- Text passage

How to Make the Most of Data Visualization
The human brain can process entire images that the eye sees in as little as 13 milliseconds.
Regardless if you are the CEO, technology director, or compliance officer within your organization, information in the form of graphs and charts is not only easier to digest, but also promotes data-driven decision-making.
But there is a problem: Most organizations generate massive amounts of organizational data every day that is left unused, taking up storage in its rawest form. Consequently, teams are unaware of the data available to them, and if they are aware of it, they are unsure how to access or interpret it. Scattered and disorganized data requires hours of manual consolidation, cleansing, and validation, and the output is ultimately prone to manual errors.
If your teams are inundated with spreadsheets and spending an inordinate amount of time on gathering, cleansing, and reconciling disparate data sources manually rather than providing value-add analysis, then it might be time for a change.
If your organization’s leadership is not leveraging organizational data as a valuable asset to drive proactive risk mitigation and decision-making, then the real question is, “How much am I spending by NOT investing in my data?”
The cold, hard truth is that organizations can no longer afford to rely on spreadsheets and dirty data to make business decisions; however, data visualization can help to automate the consolidation and aggregation of data, equipping teams with the power to quickly interpret information to drive business results and increase overall team efficiency and satisfaction.
What is Data Visualization?
Before we cover how visualizing your data can help your organization, you may be wondering, what is data visualization?

- Source material

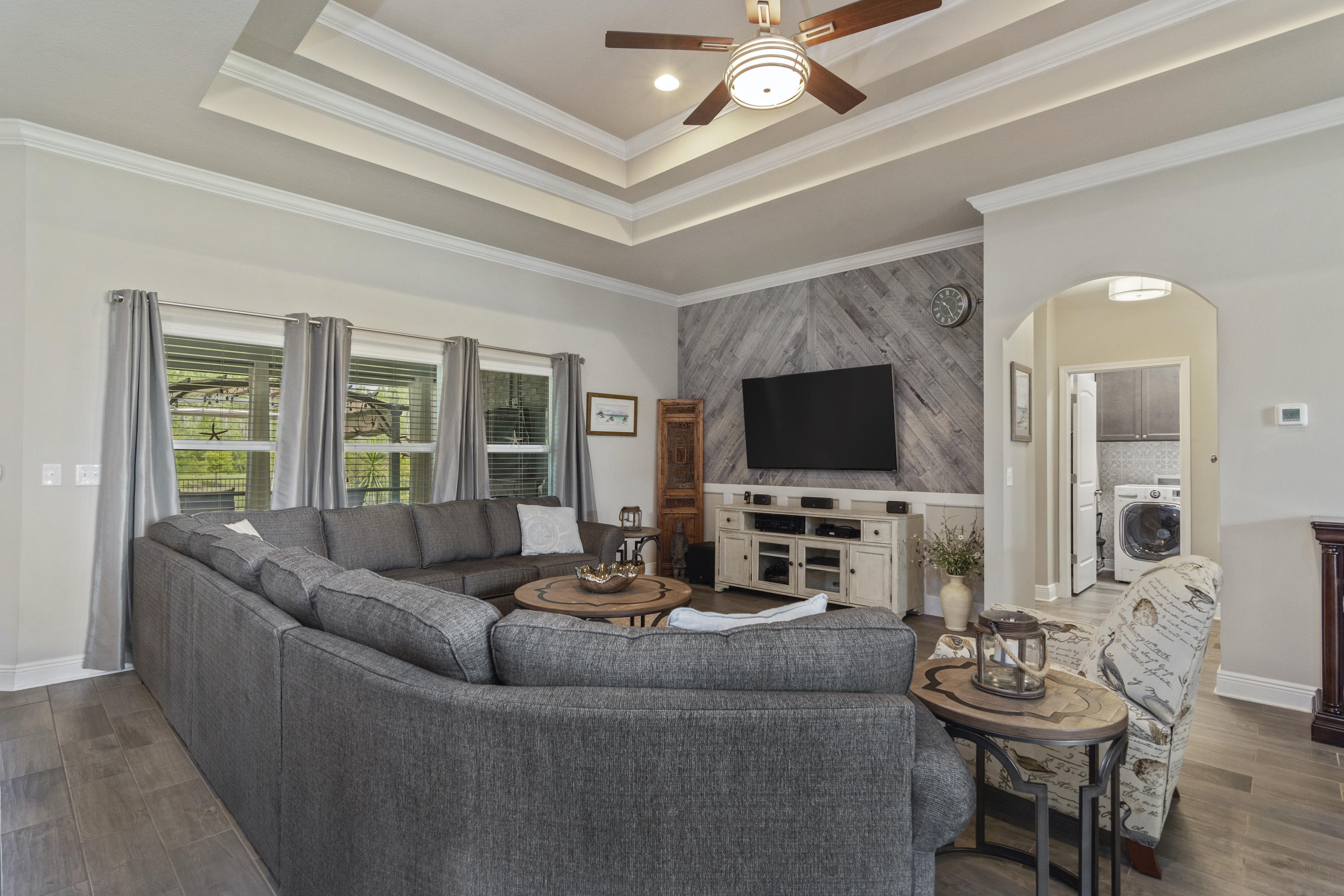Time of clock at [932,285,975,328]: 10:26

- What you need to do
Continue the data visualization article from where it stops, following on from its last sentence.

- Solved problem
Data visualization is the transformation of unstructured or raw data into a visual form to communicate complex data relationships and data-driven insights in a way that is captivating and easy to understand. By succinctly summarizing copious amounts of organizational information into visually appealing reports, teams do not have to dissect and analyze underlying data to understand trends over time.
Data visualization bridges the gap between data and action by providing access to real-time metrics, allowing businesses to be better positioned when it comes to:
- Planning and forecasting
- Enabling consistent data across enterprises for increased speed, accessibility, ease of use, and ultimately lower costs
- Increased operational efficiency
In addition, data visualizations provide leaders the opportunity to harness existing data and leverage it to learn from past mistakes, build on past successes, and anticipate developments that drive innovation and accurately predict future outcomes.
Key Benefits of Data Visualization
The average organization collects data across 400 different sources. However, about 47% of that data goes completely unused because it is disorganized, unstructured, and dirty, which can cost your organization countless hours and dollars.
In order to fully realize the value that your data can offer, good data visualization is imperative. However, investing in data visualization tools and technologies without organizational buy-in or foundational data practices can actually prevent companies from maximizing ROI in the long run. In order to ensure sustainable value realization, you must first establish core data governance practices, clean up data sources, and determine the data needs of your organization.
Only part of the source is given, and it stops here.